(Exercise aim):
Rewrite the records from the line containing "How far away is the point" down to the line containing "4775 centimetres", swapping "camera" for "lens" and leaving all else the same.

(Records for this task):
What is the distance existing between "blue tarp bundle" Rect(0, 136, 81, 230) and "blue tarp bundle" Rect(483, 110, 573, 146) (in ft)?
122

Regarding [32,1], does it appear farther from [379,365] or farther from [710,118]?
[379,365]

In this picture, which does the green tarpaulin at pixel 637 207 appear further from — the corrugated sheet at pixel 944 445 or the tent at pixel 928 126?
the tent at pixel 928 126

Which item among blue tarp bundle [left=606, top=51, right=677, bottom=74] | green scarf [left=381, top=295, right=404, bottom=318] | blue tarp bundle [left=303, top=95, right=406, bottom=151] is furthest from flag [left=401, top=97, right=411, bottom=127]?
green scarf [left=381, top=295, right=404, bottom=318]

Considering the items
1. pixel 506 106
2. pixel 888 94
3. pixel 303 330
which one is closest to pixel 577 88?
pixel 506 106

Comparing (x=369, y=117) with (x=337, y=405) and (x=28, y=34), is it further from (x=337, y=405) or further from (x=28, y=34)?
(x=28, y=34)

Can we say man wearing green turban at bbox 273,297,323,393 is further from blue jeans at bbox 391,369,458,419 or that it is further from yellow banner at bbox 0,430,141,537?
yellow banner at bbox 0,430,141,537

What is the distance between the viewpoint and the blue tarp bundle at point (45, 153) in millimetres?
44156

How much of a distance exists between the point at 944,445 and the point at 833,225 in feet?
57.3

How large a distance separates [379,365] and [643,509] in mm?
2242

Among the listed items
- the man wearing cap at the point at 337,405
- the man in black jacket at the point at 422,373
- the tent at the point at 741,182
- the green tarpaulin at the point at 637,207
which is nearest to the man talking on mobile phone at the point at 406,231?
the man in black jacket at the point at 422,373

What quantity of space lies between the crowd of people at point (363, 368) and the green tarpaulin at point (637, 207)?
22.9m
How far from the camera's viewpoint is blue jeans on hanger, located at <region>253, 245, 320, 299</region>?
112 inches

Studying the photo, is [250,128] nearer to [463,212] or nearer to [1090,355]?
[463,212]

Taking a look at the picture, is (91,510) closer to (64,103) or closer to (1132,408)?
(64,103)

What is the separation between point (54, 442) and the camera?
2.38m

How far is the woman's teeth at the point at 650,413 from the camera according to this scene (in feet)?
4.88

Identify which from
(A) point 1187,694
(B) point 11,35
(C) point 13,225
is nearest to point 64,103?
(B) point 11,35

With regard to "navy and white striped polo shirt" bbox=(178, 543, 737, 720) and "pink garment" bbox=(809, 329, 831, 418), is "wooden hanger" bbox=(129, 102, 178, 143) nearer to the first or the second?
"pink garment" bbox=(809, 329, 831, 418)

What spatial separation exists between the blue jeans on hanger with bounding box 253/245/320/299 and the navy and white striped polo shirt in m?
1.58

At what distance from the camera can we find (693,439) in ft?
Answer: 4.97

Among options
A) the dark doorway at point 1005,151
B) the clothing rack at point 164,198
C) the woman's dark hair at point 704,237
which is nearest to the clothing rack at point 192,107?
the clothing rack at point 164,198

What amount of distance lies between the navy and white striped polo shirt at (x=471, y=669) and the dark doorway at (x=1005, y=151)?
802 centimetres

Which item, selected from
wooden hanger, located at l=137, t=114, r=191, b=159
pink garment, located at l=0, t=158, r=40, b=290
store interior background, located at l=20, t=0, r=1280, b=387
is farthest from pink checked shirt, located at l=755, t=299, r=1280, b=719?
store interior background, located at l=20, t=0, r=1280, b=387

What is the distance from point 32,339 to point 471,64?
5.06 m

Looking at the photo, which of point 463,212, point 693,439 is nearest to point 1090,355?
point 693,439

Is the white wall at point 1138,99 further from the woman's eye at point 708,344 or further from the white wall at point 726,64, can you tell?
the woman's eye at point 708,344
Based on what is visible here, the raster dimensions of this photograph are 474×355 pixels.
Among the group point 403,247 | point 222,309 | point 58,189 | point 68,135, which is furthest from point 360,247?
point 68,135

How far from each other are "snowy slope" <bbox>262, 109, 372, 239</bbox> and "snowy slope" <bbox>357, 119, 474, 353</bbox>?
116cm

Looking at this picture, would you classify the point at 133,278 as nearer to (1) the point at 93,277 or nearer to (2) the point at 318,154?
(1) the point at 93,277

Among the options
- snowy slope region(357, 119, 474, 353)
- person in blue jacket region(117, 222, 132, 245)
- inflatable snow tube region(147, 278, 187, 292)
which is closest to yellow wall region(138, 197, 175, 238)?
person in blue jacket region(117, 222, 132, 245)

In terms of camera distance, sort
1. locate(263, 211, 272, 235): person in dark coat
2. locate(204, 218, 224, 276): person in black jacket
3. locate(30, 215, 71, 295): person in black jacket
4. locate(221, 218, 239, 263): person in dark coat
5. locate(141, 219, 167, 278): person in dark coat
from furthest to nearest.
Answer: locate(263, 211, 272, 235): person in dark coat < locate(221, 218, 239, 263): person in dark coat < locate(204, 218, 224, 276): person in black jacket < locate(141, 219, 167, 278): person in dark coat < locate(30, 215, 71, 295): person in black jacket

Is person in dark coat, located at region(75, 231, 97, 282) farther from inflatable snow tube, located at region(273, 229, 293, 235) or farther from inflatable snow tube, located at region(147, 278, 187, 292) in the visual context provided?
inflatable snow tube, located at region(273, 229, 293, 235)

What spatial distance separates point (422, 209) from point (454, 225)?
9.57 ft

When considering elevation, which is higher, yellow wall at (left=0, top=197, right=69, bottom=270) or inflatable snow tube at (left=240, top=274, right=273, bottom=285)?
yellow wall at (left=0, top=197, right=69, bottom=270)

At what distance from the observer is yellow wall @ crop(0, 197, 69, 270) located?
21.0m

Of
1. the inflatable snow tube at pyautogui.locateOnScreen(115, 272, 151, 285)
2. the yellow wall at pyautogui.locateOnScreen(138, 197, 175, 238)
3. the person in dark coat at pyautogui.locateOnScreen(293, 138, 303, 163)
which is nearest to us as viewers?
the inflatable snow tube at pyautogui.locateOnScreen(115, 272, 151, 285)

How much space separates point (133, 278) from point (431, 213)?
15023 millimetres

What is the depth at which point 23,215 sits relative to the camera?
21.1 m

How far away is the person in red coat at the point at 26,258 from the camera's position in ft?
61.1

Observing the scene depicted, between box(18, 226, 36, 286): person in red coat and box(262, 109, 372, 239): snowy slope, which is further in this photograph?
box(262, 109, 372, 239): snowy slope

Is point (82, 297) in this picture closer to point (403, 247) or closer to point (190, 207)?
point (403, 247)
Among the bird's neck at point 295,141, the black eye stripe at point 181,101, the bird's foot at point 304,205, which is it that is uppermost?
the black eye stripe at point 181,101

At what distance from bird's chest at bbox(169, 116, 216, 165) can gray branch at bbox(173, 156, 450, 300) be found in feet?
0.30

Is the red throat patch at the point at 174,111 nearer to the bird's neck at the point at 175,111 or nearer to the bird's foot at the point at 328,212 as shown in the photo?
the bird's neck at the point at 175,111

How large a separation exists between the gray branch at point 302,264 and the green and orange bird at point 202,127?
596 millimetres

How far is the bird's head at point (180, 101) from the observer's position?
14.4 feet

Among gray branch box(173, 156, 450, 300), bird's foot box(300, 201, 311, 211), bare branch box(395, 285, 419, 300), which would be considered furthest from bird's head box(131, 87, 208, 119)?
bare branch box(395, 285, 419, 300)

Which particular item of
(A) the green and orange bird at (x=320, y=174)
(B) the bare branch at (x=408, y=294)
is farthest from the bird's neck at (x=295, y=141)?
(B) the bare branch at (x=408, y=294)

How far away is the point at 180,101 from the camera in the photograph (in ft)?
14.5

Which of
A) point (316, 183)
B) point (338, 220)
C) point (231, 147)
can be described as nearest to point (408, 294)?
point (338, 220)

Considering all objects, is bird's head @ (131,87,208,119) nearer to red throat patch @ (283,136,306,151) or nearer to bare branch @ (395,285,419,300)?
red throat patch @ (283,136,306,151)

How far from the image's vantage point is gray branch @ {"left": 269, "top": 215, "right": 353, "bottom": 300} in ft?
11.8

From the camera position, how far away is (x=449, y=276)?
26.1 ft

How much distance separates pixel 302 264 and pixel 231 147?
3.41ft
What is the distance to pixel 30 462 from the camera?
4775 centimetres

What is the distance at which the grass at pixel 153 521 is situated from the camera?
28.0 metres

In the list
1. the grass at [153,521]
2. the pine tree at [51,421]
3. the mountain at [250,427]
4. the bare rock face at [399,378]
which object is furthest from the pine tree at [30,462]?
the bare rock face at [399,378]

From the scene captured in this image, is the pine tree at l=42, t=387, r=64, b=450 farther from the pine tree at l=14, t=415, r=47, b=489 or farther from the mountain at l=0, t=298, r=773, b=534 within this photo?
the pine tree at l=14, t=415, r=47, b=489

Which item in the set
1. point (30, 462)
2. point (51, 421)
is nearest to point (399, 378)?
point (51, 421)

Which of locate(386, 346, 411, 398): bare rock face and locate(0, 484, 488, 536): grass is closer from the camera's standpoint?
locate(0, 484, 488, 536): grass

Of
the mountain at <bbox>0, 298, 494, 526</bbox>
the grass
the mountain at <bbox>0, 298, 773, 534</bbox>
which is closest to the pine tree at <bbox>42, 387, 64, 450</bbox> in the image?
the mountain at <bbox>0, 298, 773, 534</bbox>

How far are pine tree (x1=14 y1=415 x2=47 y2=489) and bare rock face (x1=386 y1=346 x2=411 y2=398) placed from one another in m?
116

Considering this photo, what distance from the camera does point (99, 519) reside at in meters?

(Answer in full):
How far away is the point at 180,101 from the lens in the photograph (in ft)?
14.5

Which of
A) point (316, 183)
B) point (338, 220)
C) point (231, 147)
can be described as nearest to point (408, 294)?
point (338, 220)

Considering all objects, is bird's head @ (131,87,208,119) nearer to red throat patch @ (283,136,306,151) or nearer to bare branch @ (395,285,419,300)?
red throat patch @ (283,136,306,151)

How far from the image's vantage point is gray branch @ {"left": 269, "top": 215, "right": 353, "bottom": 300} in ft?
11.8

From the lens position, how far away is (x=449, y=276)?
26.1 ft

How much distance separates pixel 302 264 and pixel 231 147?
3.41ft
What is the distance to pixel 30 462 from the lens?
4775 centimetres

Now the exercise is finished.